◆ **EXCERPT TO READ**
● ● ● ●

Seeking support is a vital first step in managing mental health challenges, but what if support is hard to come by? According to the Mental Health Commission of Canada, access to mental health services is particularly limited in rural and remote communities. Given the long and demanding days required for many in the farming community, travelling long distances to access therapy or other mental health supports may seem daunting and unrealistic. Even if mental health services are available, there can be long waitlists and those with severe distress may be left without support when they need it most. In addition, everyone has unique preferences when it comes to finding the best support, approach and provider for them. Having more than one or two options can make a difference in increasing a sense of agency and finding the most effective therapy or treatment.
Thankfully, innovations in technology and telehealth options can reduce these barriers to accessing care and support in rural communities. E-mental health has been defined by researchers as “mental health services and information delivered or enhanced through the Internet and related technologies,” and can include interventions like therapy using mobile devices or video conferencing platforms, social media, virtual reality and even gaming. Of course, virtual supports can never fully take the place of in-person interactions, but they are certainly a place to start while waiting for more traditional face-to-face forms of care. Some people may even prefer e-mental health options as they reduce time spent commuting and can be accessed from the comfort of one’s own home.
Below are just a few of the many different types of e-mental health support that you and your loved ones can access remotely:
Breathing Room: This evidence-based digital program and app offers practical strategies to manage stress, depression and anxiety, and is designed for students and young people. The interactive platform uses a combination of music, videos, comedy clips, information from mental health experts, visualization exercises and personal stories from other young people.
Mind Shift: This app uses scientifically proven strategies based on Cognitive Behavioral Therapy (CBT) to help people manage and take charge of their anxiety, and is particularly useful for tackling worry, panic, perfectionism, social anxiety and phobias. The community forum is a new feature that allows people to access peer-to-peer support.

● ● ● ●

◆ **GIVEN ENTRIES**
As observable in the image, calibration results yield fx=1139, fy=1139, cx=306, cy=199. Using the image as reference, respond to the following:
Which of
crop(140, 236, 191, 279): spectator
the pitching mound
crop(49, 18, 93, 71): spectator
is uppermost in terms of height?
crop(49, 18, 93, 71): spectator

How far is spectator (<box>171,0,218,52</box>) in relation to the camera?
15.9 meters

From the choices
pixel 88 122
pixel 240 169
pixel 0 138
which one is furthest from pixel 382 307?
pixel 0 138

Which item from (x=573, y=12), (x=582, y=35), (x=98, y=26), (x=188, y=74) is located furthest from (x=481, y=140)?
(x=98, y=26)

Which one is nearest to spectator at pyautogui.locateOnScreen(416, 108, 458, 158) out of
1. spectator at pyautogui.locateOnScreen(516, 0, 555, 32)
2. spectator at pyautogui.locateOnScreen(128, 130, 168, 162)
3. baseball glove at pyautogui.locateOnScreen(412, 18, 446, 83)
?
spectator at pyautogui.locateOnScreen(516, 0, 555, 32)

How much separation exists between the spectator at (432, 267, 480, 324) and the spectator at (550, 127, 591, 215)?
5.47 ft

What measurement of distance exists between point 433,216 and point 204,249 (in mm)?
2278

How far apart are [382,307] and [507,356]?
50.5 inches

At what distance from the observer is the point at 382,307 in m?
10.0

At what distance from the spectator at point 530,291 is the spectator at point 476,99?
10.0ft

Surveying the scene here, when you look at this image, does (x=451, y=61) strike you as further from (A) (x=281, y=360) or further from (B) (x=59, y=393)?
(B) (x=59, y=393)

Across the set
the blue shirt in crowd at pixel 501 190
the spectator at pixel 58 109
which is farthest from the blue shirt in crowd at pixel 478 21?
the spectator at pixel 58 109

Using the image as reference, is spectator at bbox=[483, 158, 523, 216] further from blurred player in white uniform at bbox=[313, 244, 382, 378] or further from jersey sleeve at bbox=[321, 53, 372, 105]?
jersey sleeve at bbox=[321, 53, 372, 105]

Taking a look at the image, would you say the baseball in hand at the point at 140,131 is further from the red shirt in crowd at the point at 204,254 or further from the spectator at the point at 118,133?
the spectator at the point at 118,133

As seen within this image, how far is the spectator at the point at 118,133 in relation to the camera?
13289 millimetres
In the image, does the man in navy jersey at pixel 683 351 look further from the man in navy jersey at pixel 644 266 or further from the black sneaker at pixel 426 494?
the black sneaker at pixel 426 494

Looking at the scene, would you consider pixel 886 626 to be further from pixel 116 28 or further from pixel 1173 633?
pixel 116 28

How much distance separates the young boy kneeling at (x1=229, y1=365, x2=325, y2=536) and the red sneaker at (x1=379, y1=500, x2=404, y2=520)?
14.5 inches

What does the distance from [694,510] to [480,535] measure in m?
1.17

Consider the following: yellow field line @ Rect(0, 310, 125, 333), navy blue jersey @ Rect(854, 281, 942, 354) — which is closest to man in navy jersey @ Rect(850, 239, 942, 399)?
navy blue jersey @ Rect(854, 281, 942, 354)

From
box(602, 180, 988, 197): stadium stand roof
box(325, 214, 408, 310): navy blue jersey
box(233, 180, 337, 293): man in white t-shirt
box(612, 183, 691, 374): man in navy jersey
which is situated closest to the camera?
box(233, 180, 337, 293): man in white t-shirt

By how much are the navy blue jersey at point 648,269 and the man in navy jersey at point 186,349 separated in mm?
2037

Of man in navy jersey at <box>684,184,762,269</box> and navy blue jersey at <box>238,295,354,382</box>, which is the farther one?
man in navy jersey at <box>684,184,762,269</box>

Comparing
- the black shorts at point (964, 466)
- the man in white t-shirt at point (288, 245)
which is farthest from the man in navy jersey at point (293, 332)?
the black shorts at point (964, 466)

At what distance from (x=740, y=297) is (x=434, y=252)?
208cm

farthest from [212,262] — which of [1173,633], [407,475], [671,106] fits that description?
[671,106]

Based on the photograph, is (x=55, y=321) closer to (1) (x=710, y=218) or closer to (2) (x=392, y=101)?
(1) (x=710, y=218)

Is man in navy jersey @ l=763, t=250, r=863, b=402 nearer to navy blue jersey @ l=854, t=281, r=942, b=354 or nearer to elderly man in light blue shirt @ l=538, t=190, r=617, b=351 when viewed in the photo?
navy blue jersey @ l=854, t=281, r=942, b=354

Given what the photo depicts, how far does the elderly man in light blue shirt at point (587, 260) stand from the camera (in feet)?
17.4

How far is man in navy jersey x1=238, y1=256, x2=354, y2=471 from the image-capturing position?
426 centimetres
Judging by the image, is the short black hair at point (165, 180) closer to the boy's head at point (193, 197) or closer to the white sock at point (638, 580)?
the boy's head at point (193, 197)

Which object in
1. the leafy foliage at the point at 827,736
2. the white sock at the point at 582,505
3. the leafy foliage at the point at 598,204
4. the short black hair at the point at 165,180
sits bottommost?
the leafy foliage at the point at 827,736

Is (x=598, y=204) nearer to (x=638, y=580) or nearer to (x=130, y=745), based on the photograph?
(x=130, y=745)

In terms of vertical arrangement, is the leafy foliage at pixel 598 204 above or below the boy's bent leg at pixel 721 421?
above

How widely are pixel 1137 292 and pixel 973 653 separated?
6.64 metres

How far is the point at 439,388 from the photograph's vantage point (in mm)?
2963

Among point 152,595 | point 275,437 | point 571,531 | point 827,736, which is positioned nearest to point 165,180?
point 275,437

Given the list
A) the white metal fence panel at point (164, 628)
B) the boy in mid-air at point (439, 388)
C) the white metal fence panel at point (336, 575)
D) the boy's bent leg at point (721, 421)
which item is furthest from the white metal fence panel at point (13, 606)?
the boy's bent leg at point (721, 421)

● ● ● ●

◆ **EXERCISE TASKS**
(1) Answer these from the text on e-mental health:
(a) According to the Mental Health Commission of Canada, where is access to mental health services particularly limited?
(b) How have researchers defined e-mental health?
(c) Which app has a community forum for peer-to-peer support?
(2) Continue the text on e-mental health in rural communities from its final sentence.

◆ **RESULTS FOR EACH TASK**
(1)
(a) In rural and remote communities.
(b) As "mental health services and information delivered or enhanced through the Internet and related technologies."
(c) Mind Shift.

(2)
Strongest Families Institute: This non-profit organization provides evidence-based educational mental health programs and support for families, including telephone coaching and support. They offer tailored programs based on a range of topics including parents empowering kids, chasing worries away, defeating anxiety, and addressing adult anxiety and depression.
Electronic Problem-Solving Treatment: This technology was developed for NASA to help astronauts cope with depression in space! Now available for those of us kicking around earth, this personalized and interactive intervention
features a virtual therapist to help people address daily problems, take action and regain a sense of control.
Walk Along: This mental health resource and website is designed for young Canadians to explore their mental health amongst their peers, and offers a mental health chart for tracking mood, sleep and exercise, a virtual locker for storing and sharing resources, art and videos, as well as self-help exercises, lived-experience stories and more.
These e-mental health interventions are just a few of the many digital options you and your family can access to improve your mental health, even if you’re in a remote or rural community with minimal access to mental health services. While digital interventions don’t take the place of face-to-face treatment and counselling, they can complement these services and be a great place to start for improving your mental wellbeing and regaining control over your life and your health.